● Excerpt:
Trust is important. When you’re living 4000 miles away from someone, it’s going to be impossible to know what they’re doing and who they are with every minute of the day. Gut instinct will be the key, if you think he doesn’t deserve your trust or he’s acting suspiciously, move on, there is no way a long distance relationship will ever work if you cannot trust each other.

The most important thing for me is can you really make the long distance relationship work? Are you patient enough to understand that while friends and people around you may be settling down and moving on with their lives, you’re going to be back and forth only seeing each other for a limited number of days per year until you come to a decision as to where your future is? You can only visit each other so much as your job, and your bank balance permits. At some point, one of you is going to have to give up your life in your own country and move away from your friends, family , job and everything you’ve ever known, it’s inevitable and is the only way forward, eventually.

● Supplied information:

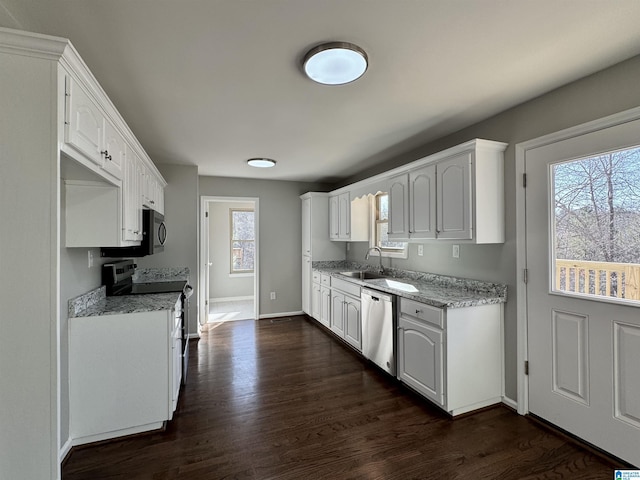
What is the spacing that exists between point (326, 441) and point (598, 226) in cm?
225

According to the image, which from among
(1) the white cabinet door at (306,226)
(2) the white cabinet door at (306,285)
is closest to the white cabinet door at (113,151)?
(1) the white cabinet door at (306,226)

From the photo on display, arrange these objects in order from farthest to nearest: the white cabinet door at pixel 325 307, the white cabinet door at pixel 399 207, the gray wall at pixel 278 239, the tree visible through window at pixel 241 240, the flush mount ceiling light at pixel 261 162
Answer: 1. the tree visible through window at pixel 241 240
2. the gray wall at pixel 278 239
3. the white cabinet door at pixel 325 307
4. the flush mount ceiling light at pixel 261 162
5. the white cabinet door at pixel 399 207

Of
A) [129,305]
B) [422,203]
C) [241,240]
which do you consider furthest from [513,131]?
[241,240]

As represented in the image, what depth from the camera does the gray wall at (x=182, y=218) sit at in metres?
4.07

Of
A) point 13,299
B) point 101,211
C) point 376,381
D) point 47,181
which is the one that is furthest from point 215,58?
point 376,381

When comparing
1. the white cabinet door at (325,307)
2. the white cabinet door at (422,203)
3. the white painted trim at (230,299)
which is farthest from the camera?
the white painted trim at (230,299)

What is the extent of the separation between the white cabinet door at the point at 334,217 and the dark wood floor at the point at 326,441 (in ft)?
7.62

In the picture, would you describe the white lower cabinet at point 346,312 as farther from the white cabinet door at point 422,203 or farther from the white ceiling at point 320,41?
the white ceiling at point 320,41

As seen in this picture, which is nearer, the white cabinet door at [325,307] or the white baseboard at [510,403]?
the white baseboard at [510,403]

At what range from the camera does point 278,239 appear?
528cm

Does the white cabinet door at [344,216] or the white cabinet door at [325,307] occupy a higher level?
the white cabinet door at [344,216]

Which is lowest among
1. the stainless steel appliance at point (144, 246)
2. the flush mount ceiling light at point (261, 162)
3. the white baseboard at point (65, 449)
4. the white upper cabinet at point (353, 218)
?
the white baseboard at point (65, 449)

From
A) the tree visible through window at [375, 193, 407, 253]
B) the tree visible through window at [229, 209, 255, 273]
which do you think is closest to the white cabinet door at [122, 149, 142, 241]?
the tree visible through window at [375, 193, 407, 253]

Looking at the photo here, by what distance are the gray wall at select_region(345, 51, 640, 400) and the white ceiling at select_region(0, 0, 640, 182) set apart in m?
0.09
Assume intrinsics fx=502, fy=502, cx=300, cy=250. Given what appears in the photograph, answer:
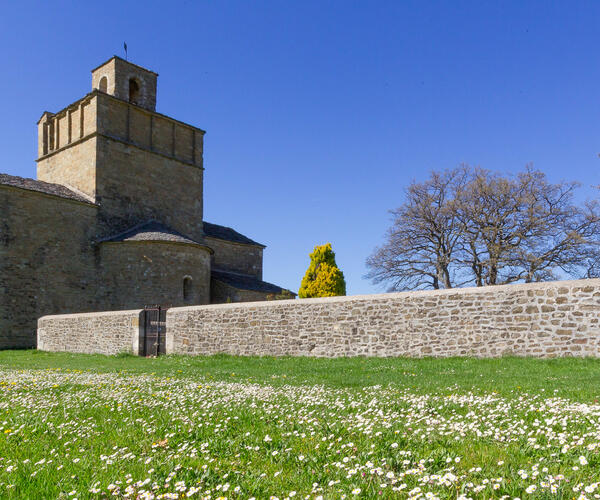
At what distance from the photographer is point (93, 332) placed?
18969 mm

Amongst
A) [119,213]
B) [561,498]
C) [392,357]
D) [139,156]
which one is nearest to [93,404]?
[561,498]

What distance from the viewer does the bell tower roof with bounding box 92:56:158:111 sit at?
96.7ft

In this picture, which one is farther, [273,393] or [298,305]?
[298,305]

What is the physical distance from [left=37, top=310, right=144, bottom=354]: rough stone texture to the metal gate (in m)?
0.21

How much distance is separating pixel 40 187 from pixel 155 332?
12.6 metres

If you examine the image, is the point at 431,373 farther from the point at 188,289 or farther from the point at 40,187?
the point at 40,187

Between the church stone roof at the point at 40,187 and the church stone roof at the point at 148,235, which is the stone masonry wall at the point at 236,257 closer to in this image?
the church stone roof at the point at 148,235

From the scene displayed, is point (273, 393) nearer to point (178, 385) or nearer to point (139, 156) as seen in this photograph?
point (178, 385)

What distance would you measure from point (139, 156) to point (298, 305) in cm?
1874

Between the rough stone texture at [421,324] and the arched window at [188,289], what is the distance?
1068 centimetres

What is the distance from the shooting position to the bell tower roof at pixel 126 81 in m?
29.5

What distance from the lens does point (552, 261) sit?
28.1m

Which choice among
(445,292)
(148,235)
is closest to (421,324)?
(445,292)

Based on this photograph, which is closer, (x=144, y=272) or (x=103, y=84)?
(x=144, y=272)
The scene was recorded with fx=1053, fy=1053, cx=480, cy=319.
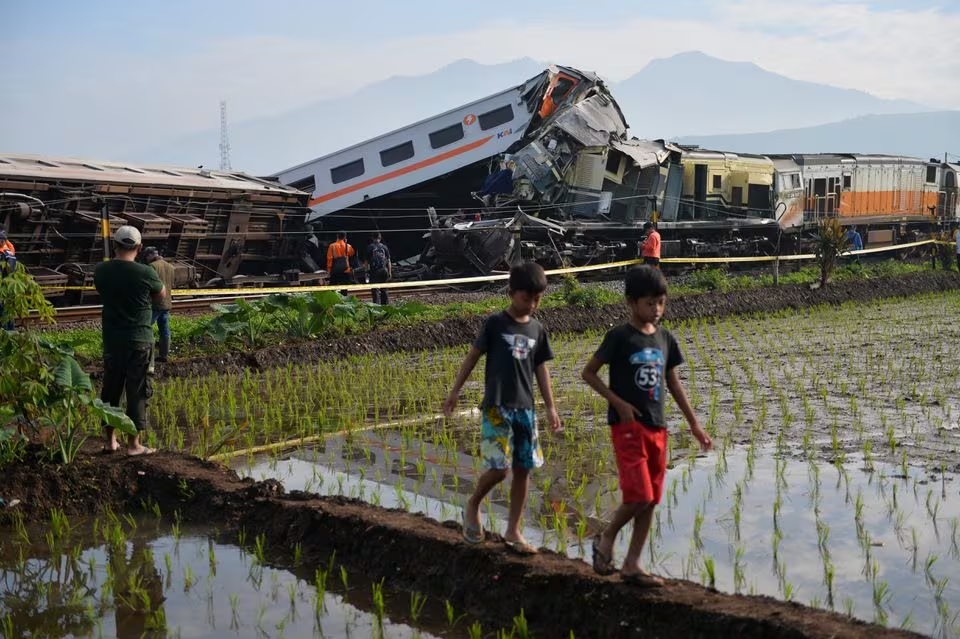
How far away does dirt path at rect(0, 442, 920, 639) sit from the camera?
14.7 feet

● Problem 1: According to the excerpt on long-distance relationships, why does trust matter so much when the partners live far apart? Answer in one to three sentences.
● Problem 2: Pick up the piece on long-distance relationships right after its final sentence and keep writing in the same voice.
The entries are drawn from a different source than the excerpt.

● Task output 1: When you live 4000 miles away from someone, it is impossible to know what they are doing and who they are with every minute of the day. A long-distance relationship will never work if the two people cannot trust each other.

● Task output 2:
This brings us to the issue of visas. Depsite what everyone thinks, visas to the UK are not easy to obtain, if you are unwilling to try to settle in Turkey, be prepared for a long battle to get your Turkish partner to the UK, it’s not something to take lightly, it’s a long, hard process and the stress can be enough to split couples up.

There are also cultural differences, and religion pays a large part in some circumstances too.  Is he Muslim? Will he expect you to give up certain things? Will he expect you to be a stay at home mum/housewife? Is he willing to let go of some of his more traditional Turkish cultural values, and are you willing to give up some of yours? Can you come to a compromise?

If both of you are willing to make it work and put in the effort as well as having the patience, trust, understanding and communication, your relationship may well turn into something wonderful. If not, enjoy it for what it is and move on, either way you’ll have great memories.

Bunny..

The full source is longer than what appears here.